> [Article]
##############################

Quel plaisir de se retrouver avec un nouvel album de la série Paul entre les mains!

Publié le 9 novembre 2019 par Lucie Laumonier

Crédit photo : Les Éditions de la Pastèque

C’est comme revoir un ami de toujours après un long interlude – on veut savoir ce qui s’est passé de nouveau dans sa vie, on se demande à quelles anecdotes on va rire, on sait qu’il y aura de l’émotion et des moments de complicité.

Au fils des ans, Michel Rabagliati s’est hissé au rang d’auteur phare de la scène québécoise de la bande dessinée. Avec sa série Paul entamée en 1999, mêlant humour, autofiction et histoire contemporaine du Québec, Rabagliati a gagné un lectorat fidèle, la reconnaissance de ses pairs, et a trouvé le succès auprès du grand public.

Alors, quoi de neuf pour ce dernier opus de la série? Dans Paul à la maison, le double fictionnel de Michel Rabagliati a la cinquantaine et quelques soucis de santé. Il s’est séparé de Lucie et il vit seul dans leur bungalow à Ahunstic. Sa mère, qui vit dans une résidence pour personnes âgées autonomes, est malade. Et la fille de Paul s’apprête à partir vivre en Angleterre pendant un an.

Paul tâche tant bien que mal de s’adapter à ces bouleversements, de retrouver une forme de stabilité et d’accepter les changements qui transforment sa vie. Ça ne sonne pas fun, mais pourtant l’album regorge d’humour et de scènes hilarantes.

Paul et son voisin jardinier, dans Paul à la maison (c) Michel Rabagliati, 2019

Rabagliati est un fin observateur de la nature humaine et il sait écrire des dialogues hautement réalistes qui donnent une grande authenticité à ses récits — que l’on sait largement inspirés de sa vie, autofiction oblige. J’ai particulièrement apprécié que, dans ce nouvel opus, l’auteur dévoile un peu plus les coulisses de son métier d’auteur de bandes dessinées.

Ainsi, Michel Rabagliati nous amène avec Paul en dédicace au Salon du livre de Montréal. Dans un moment fort cocasse, il nous entraîne dans une polyvalente où Paul doit faire une présentation devant un parterre de jeunes totalement indifférents à son art.

Et le bédéiste nous fait découvrir le sous-sol dans lequel Paul dessine ses planches et réfléchit à son album en cours. Dans une belle mise en abîme, Paul travaille alors sur un album racontant sa jeunesse dans le mouvement scout, en pleine crise d’octobre et des rafles opérées au sein du FLQ. On reconnaît tout de suite la trame de Paul au parc (2011), mon album préféré de la série.

Dans la série Paul, Rabagliati superpose la petite et la grande histoire, et invite ses lecteurs et lectrices à plonger dans l’histoire du Québec depuis le début des années 1960. Mais Paul à la maison se déroule surtout dans le temps présent et offre peu de retours en arrière; quelques souvenirs, liés en particulier à sa mère, ponctuent néanmoins le récit.

##############################

Données tirées d'une source
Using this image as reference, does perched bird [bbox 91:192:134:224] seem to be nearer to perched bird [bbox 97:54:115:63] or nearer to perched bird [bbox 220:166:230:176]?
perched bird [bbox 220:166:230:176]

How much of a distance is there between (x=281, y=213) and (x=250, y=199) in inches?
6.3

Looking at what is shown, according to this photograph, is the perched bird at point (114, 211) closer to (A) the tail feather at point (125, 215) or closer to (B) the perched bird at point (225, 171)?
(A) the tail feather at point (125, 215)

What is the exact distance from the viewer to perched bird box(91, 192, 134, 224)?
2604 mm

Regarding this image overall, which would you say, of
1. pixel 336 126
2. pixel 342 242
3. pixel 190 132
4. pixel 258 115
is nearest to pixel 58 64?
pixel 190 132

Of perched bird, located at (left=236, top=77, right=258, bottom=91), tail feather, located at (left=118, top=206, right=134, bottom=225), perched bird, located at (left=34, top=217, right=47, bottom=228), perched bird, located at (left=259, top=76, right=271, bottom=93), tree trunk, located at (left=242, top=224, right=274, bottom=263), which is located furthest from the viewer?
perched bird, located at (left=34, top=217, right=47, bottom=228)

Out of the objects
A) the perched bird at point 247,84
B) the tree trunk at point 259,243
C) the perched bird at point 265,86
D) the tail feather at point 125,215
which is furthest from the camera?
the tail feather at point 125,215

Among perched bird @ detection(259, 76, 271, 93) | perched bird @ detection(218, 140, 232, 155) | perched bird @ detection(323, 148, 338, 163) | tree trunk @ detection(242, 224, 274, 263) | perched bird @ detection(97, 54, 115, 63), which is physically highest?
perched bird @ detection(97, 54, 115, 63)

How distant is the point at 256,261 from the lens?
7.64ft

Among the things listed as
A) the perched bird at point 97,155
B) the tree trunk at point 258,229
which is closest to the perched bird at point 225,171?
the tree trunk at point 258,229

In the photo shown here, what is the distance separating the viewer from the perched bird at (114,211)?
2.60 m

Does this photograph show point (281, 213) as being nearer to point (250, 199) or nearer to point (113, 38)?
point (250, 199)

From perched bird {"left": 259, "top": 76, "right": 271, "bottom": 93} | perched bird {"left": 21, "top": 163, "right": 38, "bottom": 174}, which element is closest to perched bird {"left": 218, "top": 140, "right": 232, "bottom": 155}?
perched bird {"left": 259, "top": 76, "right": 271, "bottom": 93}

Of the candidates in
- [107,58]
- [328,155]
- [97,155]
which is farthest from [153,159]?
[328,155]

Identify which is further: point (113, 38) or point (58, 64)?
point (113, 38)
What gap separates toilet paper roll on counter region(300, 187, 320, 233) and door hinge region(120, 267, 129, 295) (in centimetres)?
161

##############################

> [Défis]
a) D'après la critique de Paul à la maison, où Paul vit-il seul depuis qu'il s'est séparé de Lucie ?
b) Rédigez la suite de la critique de Paul à la maison à partir de sa dernière phrase.
Ces données n'ont aucun lien avec la critique de Paul à la maison.

> [Réponses aux tâches]
a) Dans leur bungalow à Ahunstic.

b)
En lieu et place de la «grande histoire» Rabagliati nous instruit sur la typographie des panneaux de signalisation routière, sur le kit du parfait jardinier, sur les problèmes d’apnée du sommeil. C’est drôle, bien écrit, et hautement distrayant, avec de chouettes clins d’œil aux albums précédents.

La série Paul est aussi une ode à Montréal, ses rues et ses ruelles, ses devantures de magasin, son métro et ses autoroutes, l’Expo 67. Paul à la maison ne fait pas exception, mais un vent de nostalgie souffle sur la ville. Paul retourne sur les pas de son enfance pour voir la ruelle de Rosemont où il avait grandi. Mais ailleurs tout change — bien trop vite au goût de Paul, qui se sent vieillissant.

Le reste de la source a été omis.